- _AIM OF THE TASK_
Return exactly the span of lines in the following data that opens with the line containing "ガトーショコラ専門店「Minimal The Baking 代々木上原」" and closes with the line containing "Необъятная Россия". Include nothing else.

- _Short text fragments from websites_

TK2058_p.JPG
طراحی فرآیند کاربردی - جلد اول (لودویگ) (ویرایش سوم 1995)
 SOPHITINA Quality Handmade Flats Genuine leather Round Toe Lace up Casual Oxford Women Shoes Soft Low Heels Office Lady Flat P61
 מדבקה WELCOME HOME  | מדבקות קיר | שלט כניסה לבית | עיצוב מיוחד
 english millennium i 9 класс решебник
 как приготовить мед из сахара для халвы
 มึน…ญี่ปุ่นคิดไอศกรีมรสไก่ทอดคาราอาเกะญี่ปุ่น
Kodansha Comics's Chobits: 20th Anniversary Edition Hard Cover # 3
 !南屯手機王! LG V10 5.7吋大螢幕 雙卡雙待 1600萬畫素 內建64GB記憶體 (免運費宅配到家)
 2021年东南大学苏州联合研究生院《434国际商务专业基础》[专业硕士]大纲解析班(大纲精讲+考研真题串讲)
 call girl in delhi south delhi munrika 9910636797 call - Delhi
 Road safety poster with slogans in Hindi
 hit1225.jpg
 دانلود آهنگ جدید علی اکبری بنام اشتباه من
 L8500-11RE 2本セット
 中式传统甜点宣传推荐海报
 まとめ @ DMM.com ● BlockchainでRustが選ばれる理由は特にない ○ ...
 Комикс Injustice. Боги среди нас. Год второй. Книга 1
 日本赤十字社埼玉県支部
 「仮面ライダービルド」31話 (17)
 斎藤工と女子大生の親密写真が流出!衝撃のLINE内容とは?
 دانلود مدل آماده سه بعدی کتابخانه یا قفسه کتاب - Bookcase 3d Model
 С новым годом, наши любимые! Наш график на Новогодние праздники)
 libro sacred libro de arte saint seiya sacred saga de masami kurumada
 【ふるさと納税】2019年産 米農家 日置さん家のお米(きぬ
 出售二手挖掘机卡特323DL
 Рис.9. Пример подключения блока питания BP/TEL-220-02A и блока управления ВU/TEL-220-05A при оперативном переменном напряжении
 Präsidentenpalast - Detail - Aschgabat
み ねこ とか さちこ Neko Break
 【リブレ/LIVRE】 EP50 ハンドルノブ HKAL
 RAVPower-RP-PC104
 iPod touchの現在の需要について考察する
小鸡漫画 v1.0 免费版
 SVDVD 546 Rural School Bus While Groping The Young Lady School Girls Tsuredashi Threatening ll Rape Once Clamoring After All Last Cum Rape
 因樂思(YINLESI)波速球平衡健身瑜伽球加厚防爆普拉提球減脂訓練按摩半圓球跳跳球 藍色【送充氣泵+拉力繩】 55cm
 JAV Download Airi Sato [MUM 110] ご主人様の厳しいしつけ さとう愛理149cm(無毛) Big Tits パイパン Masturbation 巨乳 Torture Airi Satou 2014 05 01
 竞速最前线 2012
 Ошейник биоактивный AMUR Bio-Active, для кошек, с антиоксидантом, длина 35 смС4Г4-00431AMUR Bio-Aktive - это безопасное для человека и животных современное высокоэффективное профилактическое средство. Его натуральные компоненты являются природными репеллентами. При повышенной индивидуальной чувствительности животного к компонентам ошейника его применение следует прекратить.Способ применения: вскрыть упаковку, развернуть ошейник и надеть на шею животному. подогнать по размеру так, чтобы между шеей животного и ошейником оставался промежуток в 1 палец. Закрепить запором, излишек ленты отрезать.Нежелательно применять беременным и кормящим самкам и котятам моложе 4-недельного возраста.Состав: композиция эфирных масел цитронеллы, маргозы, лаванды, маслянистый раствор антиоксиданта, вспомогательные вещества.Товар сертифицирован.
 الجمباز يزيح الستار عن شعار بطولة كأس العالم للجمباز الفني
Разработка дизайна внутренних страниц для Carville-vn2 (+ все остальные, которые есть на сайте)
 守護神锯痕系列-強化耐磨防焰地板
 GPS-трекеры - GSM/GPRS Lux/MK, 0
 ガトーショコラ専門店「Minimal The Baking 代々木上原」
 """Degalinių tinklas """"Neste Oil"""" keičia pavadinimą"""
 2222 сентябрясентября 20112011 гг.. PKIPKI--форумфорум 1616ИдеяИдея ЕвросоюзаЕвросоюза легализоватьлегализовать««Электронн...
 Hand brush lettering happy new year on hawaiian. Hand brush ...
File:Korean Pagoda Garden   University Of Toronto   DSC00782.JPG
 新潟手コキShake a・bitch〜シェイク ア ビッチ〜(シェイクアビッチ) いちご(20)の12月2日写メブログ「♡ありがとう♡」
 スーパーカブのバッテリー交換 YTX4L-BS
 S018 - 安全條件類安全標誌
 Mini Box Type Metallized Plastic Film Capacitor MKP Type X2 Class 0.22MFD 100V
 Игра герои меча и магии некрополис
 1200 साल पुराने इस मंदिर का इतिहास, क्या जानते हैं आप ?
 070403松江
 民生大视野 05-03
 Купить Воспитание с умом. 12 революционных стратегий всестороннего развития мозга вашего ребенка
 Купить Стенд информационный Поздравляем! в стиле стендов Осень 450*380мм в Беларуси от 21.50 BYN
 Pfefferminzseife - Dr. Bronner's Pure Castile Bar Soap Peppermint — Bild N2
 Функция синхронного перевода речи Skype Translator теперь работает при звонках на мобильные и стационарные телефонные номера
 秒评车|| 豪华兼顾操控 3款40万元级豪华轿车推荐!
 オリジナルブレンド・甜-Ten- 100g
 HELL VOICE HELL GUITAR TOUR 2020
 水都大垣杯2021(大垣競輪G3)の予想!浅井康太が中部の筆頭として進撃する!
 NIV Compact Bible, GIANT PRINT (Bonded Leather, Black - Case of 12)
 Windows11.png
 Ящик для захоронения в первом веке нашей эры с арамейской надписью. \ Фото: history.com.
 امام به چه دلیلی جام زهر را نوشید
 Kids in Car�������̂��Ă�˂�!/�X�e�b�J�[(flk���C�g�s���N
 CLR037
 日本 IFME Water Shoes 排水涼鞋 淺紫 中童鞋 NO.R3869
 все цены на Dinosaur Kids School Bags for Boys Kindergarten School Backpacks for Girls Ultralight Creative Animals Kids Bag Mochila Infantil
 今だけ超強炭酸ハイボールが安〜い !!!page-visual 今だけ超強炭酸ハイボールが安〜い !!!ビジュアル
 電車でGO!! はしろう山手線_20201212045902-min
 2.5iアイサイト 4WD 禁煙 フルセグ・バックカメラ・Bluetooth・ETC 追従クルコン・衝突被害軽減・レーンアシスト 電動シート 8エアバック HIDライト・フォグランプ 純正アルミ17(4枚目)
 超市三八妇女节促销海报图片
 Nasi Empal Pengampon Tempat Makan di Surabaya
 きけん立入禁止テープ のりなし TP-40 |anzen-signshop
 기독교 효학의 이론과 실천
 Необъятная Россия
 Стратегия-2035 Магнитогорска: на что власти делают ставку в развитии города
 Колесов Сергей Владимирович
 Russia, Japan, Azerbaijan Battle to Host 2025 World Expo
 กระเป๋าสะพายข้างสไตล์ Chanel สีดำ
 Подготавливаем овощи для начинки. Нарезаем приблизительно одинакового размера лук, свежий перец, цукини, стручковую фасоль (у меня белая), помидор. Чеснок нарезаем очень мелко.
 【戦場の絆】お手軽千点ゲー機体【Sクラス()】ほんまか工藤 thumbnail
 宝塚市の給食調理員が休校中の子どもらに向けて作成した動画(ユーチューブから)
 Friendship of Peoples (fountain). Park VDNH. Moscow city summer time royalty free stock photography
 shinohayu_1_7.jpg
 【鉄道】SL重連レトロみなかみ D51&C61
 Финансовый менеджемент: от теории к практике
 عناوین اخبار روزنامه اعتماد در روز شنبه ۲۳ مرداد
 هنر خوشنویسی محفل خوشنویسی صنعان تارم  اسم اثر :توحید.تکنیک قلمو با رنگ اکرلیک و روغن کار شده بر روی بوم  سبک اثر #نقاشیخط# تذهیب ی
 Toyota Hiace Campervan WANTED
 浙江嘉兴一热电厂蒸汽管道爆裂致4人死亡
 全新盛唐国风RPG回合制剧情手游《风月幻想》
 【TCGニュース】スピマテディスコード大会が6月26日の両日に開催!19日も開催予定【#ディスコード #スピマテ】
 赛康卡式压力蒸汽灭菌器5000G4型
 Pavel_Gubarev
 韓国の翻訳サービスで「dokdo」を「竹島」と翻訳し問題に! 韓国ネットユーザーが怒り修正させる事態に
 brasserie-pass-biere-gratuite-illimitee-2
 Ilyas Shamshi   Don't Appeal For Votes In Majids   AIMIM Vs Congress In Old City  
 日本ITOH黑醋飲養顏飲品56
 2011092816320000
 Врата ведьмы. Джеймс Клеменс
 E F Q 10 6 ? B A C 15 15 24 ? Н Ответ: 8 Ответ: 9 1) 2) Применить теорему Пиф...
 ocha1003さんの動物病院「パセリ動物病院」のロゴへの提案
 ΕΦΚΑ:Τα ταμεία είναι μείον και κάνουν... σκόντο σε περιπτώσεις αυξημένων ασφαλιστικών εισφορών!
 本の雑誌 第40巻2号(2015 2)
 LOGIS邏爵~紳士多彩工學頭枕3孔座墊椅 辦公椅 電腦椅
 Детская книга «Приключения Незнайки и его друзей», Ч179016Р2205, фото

- _SOLUTION FOR THIS PROBLEM_
 ガトーショコラ専門店「Minimal The Baking 代々木上原」
 """Degalinių tinklas """"Neste Oil"""" keičia pavadinimą"""
 2222 сентябрясентября 20112011 гг.. PKIPKI--форумфорум 1616ИдеяИдея ЕвросоюзаЕвросоюза легализоватьлегализовать««Электронн...
 Hand brush lettering happy new year on hawaiian. Hand brush ...
File:Korean Pagoda Garden   University Of Toronto   DSC00782.JPG
 新潟手コキShake a・bitch〜シェイク ア ビッチ〜(シェイクアビッチ) いちご(20)の12月2日写メブログ「♡ありがとう♡」
 スーパーカブのバッテリー交換 YTX4L-BS
 S018 - 安全條件類安全標誌
 Mini Box Type Metallized Plastic Film Capacitor MKP Type X2 Class 0.22MFD 100V
 Игра герои меча и магии некрополис
 1200 साल पुराने इस मंदिर का इतिहास, क्या जानते हैं आप ?
 070403松江
 民生大视野 05-03
 Купить Воспитание с умом. 12 революционных стратегий всестороннего развития мозга вашего ребенка
 Купить Стенд информационный Поздравляем! в стиле стендов Осень 450*380мм в Беларуси от 21.50 BYN
 Pfefferminzseife - Dr. Bronner's Pure Castile Bar Soap Peppermint — Bild N2
 Функция синхронного перевода речи Skype Translator теперь работает при звонках на мобильные и стационарные телефонные номера
 秒评车|| 豪华兼顾操控 3款40万元级豪华轿车推荐!
 オリジナルブレンド・甜-Ten- 100g
 HELL VOICE HELL GUITAR TOUR 2020
 水都大垣杯2021(大垣競輪G3)の予想!浅井康太が中部の筆頭として進撃する!
 NIV Compact Bible, GIANT PRINT (Bonded Leather, Black - Case of 12)
 Windows11.png
 Ящик для захоронения в первом веке нашей эры с арамейской надписью. \ Фото: history.com.
 امام به چه دلیلی جام زهر را نوشید
 Kids in Car�������̂��Ă�˂�!/�X�e�b�J�[(flk���C�g�s���N
 CLR037
 日本 IFME Water Shoes 排水涼鞋 淺紫 中童鞋 NO.R3869
 все цены на Dinosaur Kids School Bags for Boys Kindergarten School Backpacks for Girls Ultralight Creative Animals Kids Bag Mochila Infantil
 今だけ超強炭酸ハイボールが安〜い !!!page-visual 今だけ超強炭酸ハイボールが安〜い !!!ビジュアル
 電車でGO!! はしろう山手線_20201212045902-min
 2.5iアイサイト 4WD 禁煙 フルセグ・バックカメラ・Bluetooth・ETC 追従クルコン・衝突被害軽減・レーンアシスト 電動シート 8エアバック HIDライト・フォグランプ 純正アルミ17(4枚目)
 超市三八妇女节促销海报图片
 Nasi Empal Pengampon Tempat Makan di Surabaya
 きけん立入禁止テープ のりなし TP-40 |anzen-signshop
 기독교 효학의 이론과 실천
 Необъятная Россия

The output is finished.